Excerpted passage »

No. Knuth's intent was not that programs should be written to perform as
slowly as possible. Choosing an appropriate algorithm and implementing it
correctly does not constitute premature optimisation.
Loop unrolling is a good example of premature optimisation.
> In fact, I find it necessary to explain my mental categories, not to
> lesser minds but minds without my advantages. I was employed by
> Princeton University (gee, we know this now)
Oh? When did we learn this independently?
<off-topic stuff snipped>
> In computing science and its ethics, I take Knuth to mean that as a
> matter of strict, "lexical" priority, it is malpractice (and should be
> legally actionable malpractice) to use any form of coding trick to
> make your code fast BEFORE you have a prototype that works.
It is no "trick" to choose your algorithm intelligently and implement it
properly.
> Of course, my legalistic view is shall we say unusual.
It is, in fact, stupid. Whilst I agree that it is easier to make a correct
program fast than it is to make a fast program correct, that does not mean
we are obliged to ignore all we know about good programming practice when
writing the initial code.

Written problem a »
Return each line of the listing below that contains the string "furthest", treating uppercase and lowercase as different.

Material »
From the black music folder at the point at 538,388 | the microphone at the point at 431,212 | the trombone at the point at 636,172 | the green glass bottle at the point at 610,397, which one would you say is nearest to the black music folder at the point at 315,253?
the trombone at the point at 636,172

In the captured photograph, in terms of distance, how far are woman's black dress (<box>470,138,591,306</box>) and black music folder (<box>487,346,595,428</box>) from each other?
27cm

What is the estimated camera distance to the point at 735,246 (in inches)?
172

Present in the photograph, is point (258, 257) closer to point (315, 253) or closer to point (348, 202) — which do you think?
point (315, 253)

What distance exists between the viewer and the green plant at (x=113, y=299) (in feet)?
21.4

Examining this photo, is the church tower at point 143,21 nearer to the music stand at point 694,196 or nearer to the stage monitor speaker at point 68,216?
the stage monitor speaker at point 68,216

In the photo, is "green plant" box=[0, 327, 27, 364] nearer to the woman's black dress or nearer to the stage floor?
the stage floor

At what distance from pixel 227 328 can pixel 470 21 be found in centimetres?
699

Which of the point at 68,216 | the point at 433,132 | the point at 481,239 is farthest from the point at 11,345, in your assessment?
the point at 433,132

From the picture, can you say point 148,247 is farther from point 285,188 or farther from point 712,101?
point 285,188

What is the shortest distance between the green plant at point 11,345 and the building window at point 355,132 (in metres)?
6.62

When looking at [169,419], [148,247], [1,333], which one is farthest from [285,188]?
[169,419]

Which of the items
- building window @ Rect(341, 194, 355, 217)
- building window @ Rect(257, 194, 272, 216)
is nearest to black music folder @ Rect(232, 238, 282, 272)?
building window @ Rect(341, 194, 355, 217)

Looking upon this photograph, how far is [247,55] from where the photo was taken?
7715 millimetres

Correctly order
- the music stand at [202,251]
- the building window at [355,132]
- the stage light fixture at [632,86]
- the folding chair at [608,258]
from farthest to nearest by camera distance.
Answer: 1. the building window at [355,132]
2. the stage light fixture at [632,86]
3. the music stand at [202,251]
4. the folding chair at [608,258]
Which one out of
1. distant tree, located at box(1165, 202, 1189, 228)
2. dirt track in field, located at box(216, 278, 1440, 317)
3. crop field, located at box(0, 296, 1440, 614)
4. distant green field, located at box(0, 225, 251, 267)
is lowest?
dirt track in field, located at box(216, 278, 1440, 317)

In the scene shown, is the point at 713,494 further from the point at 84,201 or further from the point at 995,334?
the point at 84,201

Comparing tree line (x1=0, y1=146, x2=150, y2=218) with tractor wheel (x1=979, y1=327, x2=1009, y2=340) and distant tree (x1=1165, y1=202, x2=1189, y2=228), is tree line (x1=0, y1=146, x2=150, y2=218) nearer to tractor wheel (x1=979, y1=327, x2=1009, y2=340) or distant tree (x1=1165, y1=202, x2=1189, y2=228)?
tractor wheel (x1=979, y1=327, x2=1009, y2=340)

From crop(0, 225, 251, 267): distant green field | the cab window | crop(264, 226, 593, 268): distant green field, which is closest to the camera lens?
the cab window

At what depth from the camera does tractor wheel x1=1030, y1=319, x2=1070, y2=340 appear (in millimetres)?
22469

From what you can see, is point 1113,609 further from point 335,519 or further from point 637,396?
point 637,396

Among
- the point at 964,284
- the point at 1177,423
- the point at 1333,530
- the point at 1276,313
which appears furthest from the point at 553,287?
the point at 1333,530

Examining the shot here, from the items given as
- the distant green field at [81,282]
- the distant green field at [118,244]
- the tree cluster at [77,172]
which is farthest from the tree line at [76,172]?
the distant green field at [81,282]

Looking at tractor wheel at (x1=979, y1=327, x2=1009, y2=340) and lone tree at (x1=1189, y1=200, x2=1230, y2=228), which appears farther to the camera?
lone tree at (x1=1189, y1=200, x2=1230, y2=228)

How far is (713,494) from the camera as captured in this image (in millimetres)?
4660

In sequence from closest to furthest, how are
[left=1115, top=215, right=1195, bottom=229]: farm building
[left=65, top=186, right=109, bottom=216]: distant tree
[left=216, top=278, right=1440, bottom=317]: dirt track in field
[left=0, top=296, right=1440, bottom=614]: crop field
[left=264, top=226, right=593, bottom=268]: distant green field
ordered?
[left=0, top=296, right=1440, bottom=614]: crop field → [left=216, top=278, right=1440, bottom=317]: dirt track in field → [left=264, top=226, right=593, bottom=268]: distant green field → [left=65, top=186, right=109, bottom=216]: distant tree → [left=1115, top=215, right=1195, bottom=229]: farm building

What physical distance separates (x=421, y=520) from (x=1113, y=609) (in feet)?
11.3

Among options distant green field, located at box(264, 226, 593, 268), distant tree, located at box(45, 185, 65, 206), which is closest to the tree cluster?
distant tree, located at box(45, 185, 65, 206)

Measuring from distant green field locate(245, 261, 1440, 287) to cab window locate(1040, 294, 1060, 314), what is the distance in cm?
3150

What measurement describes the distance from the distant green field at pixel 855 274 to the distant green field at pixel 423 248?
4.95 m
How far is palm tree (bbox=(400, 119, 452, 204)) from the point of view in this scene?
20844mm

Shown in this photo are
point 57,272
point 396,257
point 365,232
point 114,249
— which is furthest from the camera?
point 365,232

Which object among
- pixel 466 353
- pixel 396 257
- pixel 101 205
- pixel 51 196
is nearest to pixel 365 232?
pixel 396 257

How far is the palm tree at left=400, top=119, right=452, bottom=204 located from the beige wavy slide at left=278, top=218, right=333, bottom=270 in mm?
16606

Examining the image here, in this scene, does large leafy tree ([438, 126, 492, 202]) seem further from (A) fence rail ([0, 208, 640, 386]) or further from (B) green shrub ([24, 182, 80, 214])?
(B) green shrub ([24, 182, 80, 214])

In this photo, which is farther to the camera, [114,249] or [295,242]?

Written problem b »
Echo word for word the part of the premature-optimization post above, starting at "Oh? When did" and ending at "we say unusual.".

Correct answer a »
which appears furthest from the point at 553,287?
In sequence from closest to furthest, how are
— which is furthest from the camera?

Correct answer b »
Oh? When did we learn this independently?
<off-topic stuff snipped>
> In computing science and its ethics, I take Knuth to mean that as a
> matter of strict, "lexical" priority, it is malpractice (and should be
> legally actionable malpractice) to use any form of coding trick to
> make your code fast BEFORE you have a prototype that works.
It is no "trick" to choose your algorithm intelligently and implement it
properly.
> Of course, my legalistic view is shall we say unusual.